My daughter had been learning about what was to come in elementary school and was ready for the giant backpack, school library books, field trips on the bus, holiday concerts, and recess. Obviously, this school year then started in a way none of us could have fathomed a year ago, and all of the plans we were excited for had to change. It was definitely a lesson in flexibility.

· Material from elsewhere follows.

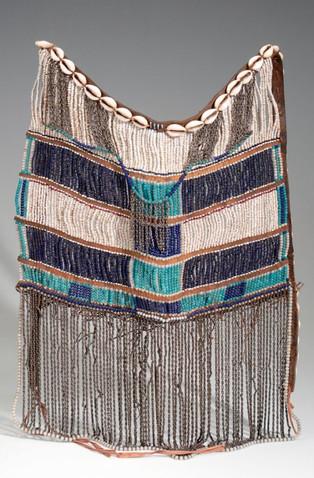Turkana apron from Kenya – Pitt Rivers Museum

Our school year started fully virtual for the first few weeks and then recently moved into a hybrid model where my daughter is onsite half the week. As much as I understand and respect the need to make adjustments to how we are present in the school building, it’s still disappointing to have an exciting milestone be so drastically changed. I’m sad to not have the kindergarten year for my daughter I imagined, but here’s how I’m still making this year special and fun.

 

1. We’re bringing the classroom set up home

My daughter doesn’t get to spend as much time in her school classroom as we would have hoped, so we tried to bring the classroom to the house as much as possible. We set up a dedicated learning area equipped to be like an elementary classroom, with a comfy reading area, an easel and art supplies, a chalkboard, and some free time activities like puzzles and LEGOs. It makes the days a little more engaging than the laptop set up at the kitchen table. 

 

 

2. We’re bringing the classroom celebrations home

I always thought one of the best parts of elementary school was being able to celebrate events with all of your classmates. My daughter turned 6 at the beginning of October, and her birthday fell on a virtual learning day instead of an onsite day. I know she was a bit disappointed to not be able to have her birthday in the classroom because it’s fun to have the extra attention for the day. We tried to replicate what the day would be like and let her choose birthday treats and a birthday activity, and we ended the school day a little early.

We will probably be around the house for more celebratory days, so we’ll continue doing activities to mark the milestones and break up the monotony of a computer day. I’m already starting to brainstorm some fun activities we can incorporate for Thanksgiving and the holiday season. 

 

3. We are enjoying spending learning time together

Obviously, this one is easier said than done. Personally, I ebb and flow with how I feel about this (and my stress level does as well). I’m working full-time from home and facilitating the learning day for a virtual kindergartener while having other important things to do has not been easy. However, during the calmer moments, I’m trying to embrace this extra time together and how involved I can be in her schooling.

In a normal circumstance, I wouldn’t be so involved with knowing what literacy and math activities she’s doing on a daily basis, and I wouldn’t be able to see her real-time progress so closely. I’m already familiar with her teacher and classmates from turning on the morning Zoom meetings, and I’m more adept at the workings of the curriculum that the district uses than I would have been in a normal circumstance.

It’s been nice to be able to debrief with my daughter about what she’s just learned about while I prepare her a snack or lunch during a break from activities. She can talk with me about her successes or what she found difficult about the lesson. We get to celebrate together or have pep talks about perseverance. I know during the remainder of her school years we won’t be eating lunch together on weekdays anymore, so I’m trying to absorb this time together since it will (hopefully) be unique to this school year.  

 

 

I was initially understanding but still bummed about the circumstances of the school year. As we are a few months in though, I’ve realized this school year probably is more special just because it’s so different. I know I don’t appreciate it every moment—by the end of the day, I am physically tired and mentally drained—but when my daughter is older and we reflect back on her school years, this one will certainly stand out in both of our memories.